Using multiple containers

Description

You might run into this pattern when you have some custom logic for ingesting your data. For example, you use a Python script fetch files from and FTP server into S3, but your cleaning logic is written using Spark.

In this case, suppose you have two code bases in the same project:

  • A Python script to fetch data from the FTP into S3
  • A Spark/PySpark job to clean the data

Adding your script into the existing Docker container can make things more complex because it makes testing more difficult or inflates your Docker image with extra dependencies. If working with a single Docker container becomes hard, it might be interesting to create two separate Conveyor projects for your use case as follows:

|———project
|———spark
| |———.conveyor/project.yaml
| |———Dockerfile
|———python
|———.conveyor/project.yaml
|———Dockerfile

This way we can build two Docker containers and have a different release cycle for the projects (or the same if you always build and release them at the same time). Finally, we still need to build one DAG that links both Conveyor projects, which is possible by constructing an Airflow DAG with a templated image name. The result will look as follows:

from conveyor.operators import ConveyorContainerOperatorV2, ConveyorSparkSubmitOperatorV2

ConveyorContainerOperatorV2(
dag=dag,
task_id="ingest-python",
image="{{ macros.conveyor.image('python') }}",
)

ConveyorSparkSubmitOperatorV2(
dag=dag,
task_id="clean-spark",
num_executors="1",
conn_id="spark-k8s",
env_vars={"AWS_REGION": "eu-west-1"},
conf={
"spark.kubernetes.container.image": "{{ macros.conveyor.image('spark') }}",
},
)

The DAG is simplified for this example, for the full list of operator options check the Airflow operators page. This shows how you can use different Docker images in the same dag. As a consequence, you should always deploy both projects to an environment to test the Airflow DAG.

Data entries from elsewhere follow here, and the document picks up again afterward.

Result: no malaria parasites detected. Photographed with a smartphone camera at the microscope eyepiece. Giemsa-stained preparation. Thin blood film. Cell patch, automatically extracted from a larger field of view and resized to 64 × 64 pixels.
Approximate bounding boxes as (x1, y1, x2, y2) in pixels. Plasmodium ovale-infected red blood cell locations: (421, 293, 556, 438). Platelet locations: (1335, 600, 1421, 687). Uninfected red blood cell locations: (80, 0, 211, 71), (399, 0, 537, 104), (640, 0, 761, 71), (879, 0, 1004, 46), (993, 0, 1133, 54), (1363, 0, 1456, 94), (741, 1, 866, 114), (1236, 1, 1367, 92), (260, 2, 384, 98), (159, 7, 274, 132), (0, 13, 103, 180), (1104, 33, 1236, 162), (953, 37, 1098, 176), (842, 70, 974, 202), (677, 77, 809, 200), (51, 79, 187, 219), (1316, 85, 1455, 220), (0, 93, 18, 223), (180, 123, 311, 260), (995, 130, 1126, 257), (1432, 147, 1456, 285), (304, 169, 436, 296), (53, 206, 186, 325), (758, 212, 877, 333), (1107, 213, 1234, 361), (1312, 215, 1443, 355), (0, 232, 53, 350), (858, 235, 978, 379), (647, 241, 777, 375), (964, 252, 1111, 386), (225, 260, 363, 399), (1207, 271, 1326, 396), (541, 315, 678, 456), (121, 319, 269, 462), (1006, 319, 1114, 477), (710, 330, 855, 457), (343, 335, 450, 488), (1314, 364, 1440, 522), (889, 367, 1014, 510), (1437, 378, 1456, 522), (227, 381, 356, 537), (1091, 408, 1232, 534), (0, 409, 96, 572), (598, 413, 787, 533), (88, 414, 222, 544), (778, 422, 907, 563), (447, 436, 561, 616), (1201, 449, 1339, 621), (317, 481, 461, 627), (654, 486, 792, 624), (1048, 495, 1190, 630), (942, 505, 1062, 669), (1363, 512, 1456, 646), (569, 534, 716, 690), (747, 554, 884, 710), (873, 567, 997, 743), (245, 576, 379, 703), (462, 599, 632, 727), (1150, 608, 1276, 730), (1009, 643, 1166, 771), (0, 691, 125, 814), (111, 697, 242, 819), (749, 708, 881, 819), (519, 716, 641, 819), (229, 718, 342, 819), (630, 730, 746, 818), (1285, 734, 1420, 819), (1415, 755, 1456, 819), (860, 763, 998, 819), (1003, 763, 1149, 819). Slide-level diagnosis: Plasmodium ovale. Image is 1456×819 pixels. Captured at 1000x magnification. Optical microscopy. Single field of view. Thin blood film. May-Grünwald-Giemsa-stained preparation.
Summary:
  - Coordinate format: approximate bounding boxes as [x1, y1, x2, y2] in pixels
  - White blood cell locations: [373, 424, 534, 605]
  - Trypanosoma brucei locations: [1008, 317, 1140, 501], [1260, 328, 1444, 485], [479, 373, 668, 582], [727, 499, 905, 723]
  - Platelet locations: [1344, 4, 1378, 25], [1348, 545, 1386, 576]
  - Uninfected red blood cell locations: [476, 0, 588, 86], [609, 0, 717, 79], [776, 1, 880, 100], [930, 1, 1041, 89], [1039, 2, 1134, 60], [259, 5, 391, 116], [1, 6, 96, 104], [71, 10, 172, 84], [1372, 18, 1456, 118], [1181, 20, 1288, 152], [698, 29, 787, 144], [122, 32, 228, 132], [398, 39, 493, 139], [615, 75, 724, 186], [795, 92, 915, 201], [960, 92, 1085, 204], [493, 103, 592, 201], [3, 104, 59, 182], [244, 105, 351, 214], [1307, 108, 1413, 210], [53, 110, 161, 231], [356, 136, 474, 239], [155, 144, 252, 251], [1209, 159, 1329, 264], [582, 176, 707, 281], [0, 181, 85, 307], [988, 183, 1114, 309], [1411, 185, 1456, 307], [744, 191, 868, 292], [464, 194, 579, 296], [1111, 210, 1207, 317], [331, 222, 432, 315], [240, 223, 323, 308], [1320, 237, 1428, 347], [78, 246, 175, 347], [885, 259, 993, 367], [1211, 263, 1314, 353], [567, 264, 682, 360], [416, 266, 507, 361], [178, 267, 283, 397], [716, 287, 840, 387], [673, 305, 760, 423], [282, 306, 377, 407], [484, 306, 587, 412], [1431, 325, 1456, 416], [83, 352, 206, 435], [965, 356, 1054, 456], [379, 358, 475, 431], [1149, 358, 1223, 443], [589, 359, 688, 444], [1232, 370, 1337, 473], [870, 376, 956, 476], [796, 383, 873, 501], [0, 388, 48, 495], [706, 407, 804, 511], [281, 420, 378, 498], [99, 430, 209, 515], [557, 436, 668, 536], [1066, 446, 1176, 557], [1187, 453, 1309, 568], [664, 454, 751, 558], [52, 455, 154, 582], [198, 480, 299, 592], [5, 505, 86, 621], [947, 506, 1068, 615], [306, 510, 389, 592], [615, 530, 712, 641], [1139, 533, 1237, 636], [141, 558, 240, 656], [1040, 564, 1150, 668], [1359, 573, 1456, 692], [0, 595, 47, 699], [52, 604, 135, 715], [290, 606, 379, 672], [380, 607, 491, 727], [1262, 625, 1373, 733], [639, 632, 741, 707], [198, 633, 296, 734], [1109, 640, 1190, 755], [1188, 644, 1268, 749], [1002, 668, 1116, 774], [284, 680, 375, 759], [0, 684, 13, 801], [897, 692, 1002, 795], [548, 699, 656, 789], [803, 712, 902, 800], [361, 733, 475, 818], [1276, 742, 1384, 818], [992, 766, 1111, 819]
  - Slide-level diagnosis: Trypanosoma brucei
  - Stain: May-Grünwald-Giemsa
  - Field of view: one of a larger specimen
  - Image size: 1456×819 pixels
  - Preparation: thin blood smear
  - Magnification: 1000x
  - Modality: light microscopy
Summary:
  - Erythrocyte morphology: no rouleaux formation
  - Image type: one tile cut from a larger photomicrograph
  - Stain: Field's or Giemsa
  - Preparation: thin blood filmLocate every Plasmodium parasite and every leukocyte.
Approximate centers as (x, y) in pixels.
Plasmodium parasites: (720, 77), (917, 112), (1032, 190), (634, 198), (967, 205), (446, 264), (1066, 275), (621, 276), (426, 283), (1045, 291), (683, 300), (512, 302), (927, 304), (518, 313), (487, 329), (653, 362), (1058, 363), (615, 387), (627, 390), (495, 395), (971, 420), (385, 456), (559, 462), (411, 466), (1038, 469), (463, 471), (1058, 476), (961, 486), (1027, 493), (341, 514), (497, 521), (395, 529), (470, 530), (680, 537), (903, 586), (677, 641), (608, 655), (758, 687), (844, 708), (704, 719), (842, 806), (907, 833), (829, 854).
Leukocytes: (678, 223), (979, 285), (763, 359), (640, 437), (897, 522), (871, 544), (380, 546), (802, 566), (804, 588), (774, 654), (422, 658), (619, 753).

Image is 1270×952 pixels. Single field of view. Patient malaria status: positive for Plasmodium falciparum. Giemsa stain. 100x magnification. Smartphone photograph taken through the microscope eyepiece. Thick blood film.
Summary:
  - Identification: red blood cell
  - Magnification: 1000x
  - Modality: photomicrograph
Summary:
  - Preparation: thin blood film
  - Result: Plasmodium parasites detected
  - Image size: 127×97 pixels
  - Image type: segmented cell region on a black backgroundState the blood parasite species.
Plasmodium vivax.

You can put the DAG in either one of the projects.

|———project
|———spark
| |———.conveyor/project.yaml
| |———Dockerfile
| |———dags
| |———dag.py
|———python
|———.conveyor/project.yaml
|———Dockerfile

This means that the release cycle is coupled to the Spark project as it schedules both the ingestion and the cleaning task. If you need to change the DAG because the Python project should be called differently, you need to deploy both the Python project and the Spark project.